Наташа говорила ему:
– Ты пойми, у меня, кроме дяди Юры, никого нет. Он спас меня, вырастил, помог стать такой, какой ты меня любишь.
Иногда Валентину казалось, что Юрий Петрович прощупывает его, проверяет, словно готовит для чего-то. Только один раз она приехала к нему. И они провели вместе всю ночь, и близость их была нежна и прекрасна. А утром, рыдая, она рассказала о своем горе и об опасности, грозящей ей, и он велел привезти картинки к нему. В десять их привезли, а в одиннадцать пришла милиция. Утром, тем самым прекрасным утром, когда она вдруг рассказала ему о своем горе, Наташа сказала, что может случиться с ним самое страшное. Но он должен помнить: она его жена и не бросит его до конца жизни. Пусть арест, пусть суд, пусть срок. Ей надо время найти виновного и через год, максимум, он будет на свободе.
И он прошел все: арест, следствие, суд. Он взял на себя вину. Только одно тогда поразило его: как на даче у Муравьева могли найти бутылку шампанского с его отпечатками пальцев?
День рождения Семена, странный день рождения, на котором и выпили всего одну бутылку, а потом уехали.
Вот, значит, как обошлись они с ним. Ничего, он найдет их в Москве. Нет, не их. Юрия Петровича найдет и отвезет в милицию. Нет, все-таки и ее, пусть там она расскажет о той ночи и о том утре. А потом…
Что случится потом, ему думать не хотелось.
Ночь уходила, и звезды все дальше и дальше удалялись от земли. Вскоре они сделались едва различимы и совсем исчезли, а небо вновь стало розовым, потом ярко-желтым.
Пришло утро. Второе утро его многодневной гонки. У него был хлеб, а рядом – озеро. Единственная опасность заключалась в том, что он должен пересечь дорогу. Валентин подполз к ней и долго лежал, прислушиваясь. Звуки степи были однообразны и звонки. Они слагались из пения неведомых ему птиц и шума ветра. Суханов поднялся, рывком пересек дорогу и скрылся в прибрежных камышах. Он умылся холодной, пахнущей камышом водой. Ему хотелось раздеться, броситься в воду и плыть к другому, далекому берегу.
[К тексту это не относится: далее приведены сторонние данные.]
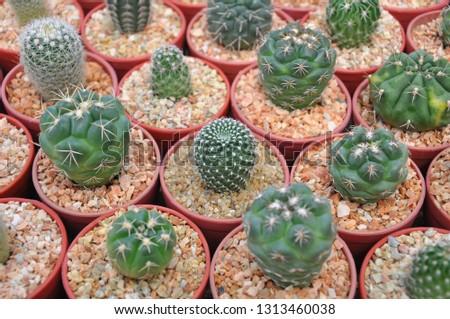 cactus tree in garden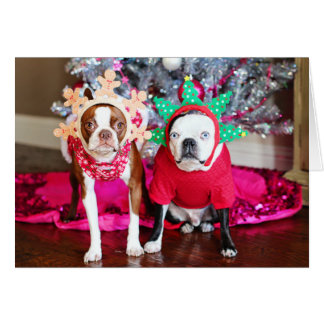 Two BostonTerriers Card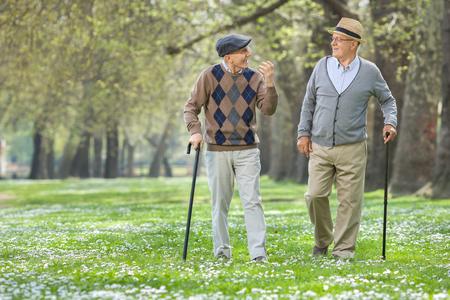 Twee vrolijke bejaarde mannen lopen in een park en een gesprek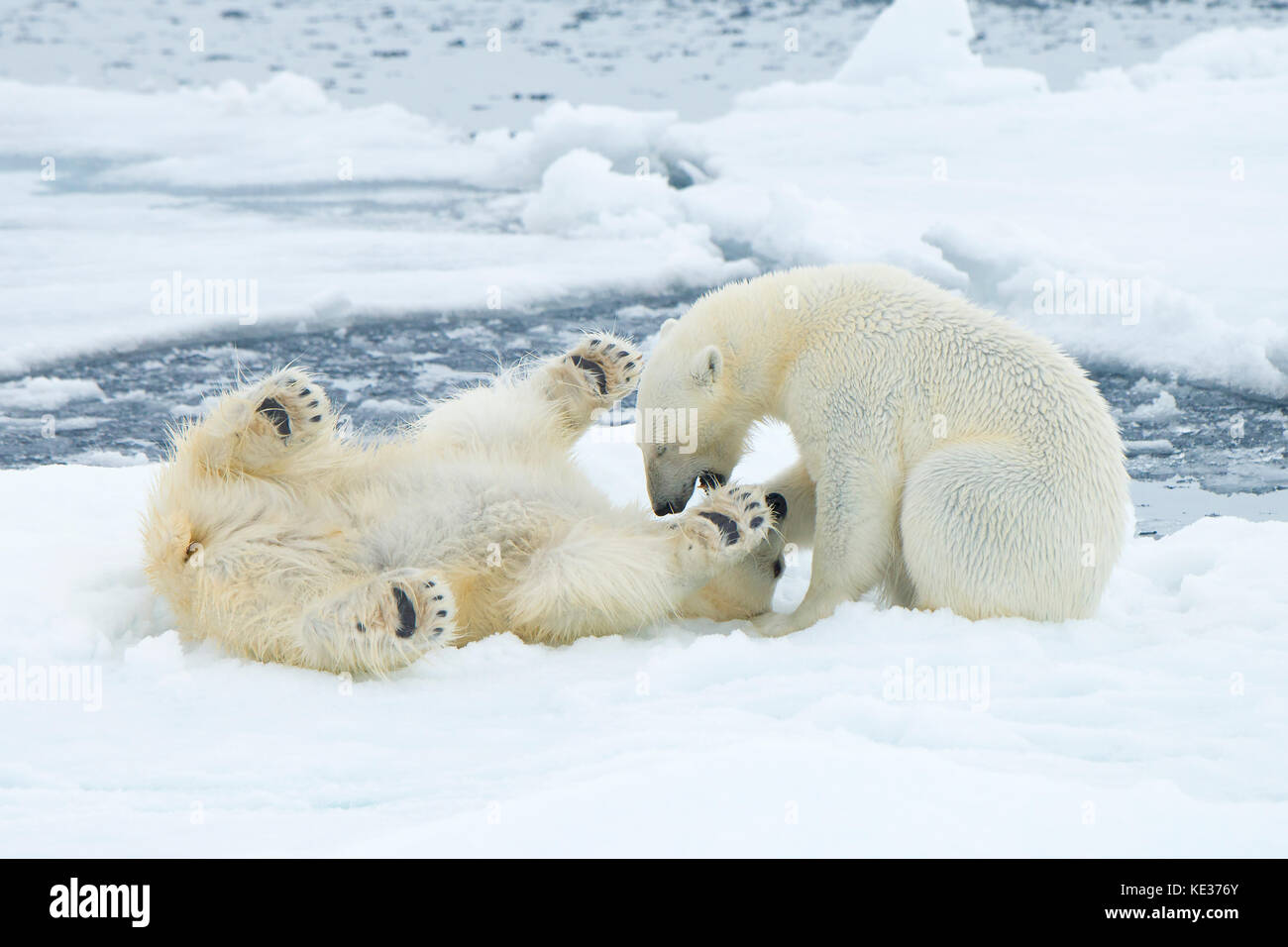 Adult female polar bears (Ursus maritimus) interacting on the sea ice, Svalbard Archipelago, Arctic Norway - Stock Image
О том, что ждет его там, он и не думал.
Суханов разломил хлеб пополам. Путь не близкий. Съел половину и запил водой. Теперь он вновь готовился к гонке. Он помнил обо всем. Вдалеке он услышал рев мотора. По звуку безошибочно определил, что где-то недалеко прыгает по ухабам уазик. Валентин спрятался в камышах, наблюдая за дорогой сквозь их круглые, упругие стебли. И почему-то вдруг вспомнил, как в Пицунде в ресторане «Золотое руно» он впервые увидел Наташу и смотрел на нее сквозь растущий на террасе бамбук.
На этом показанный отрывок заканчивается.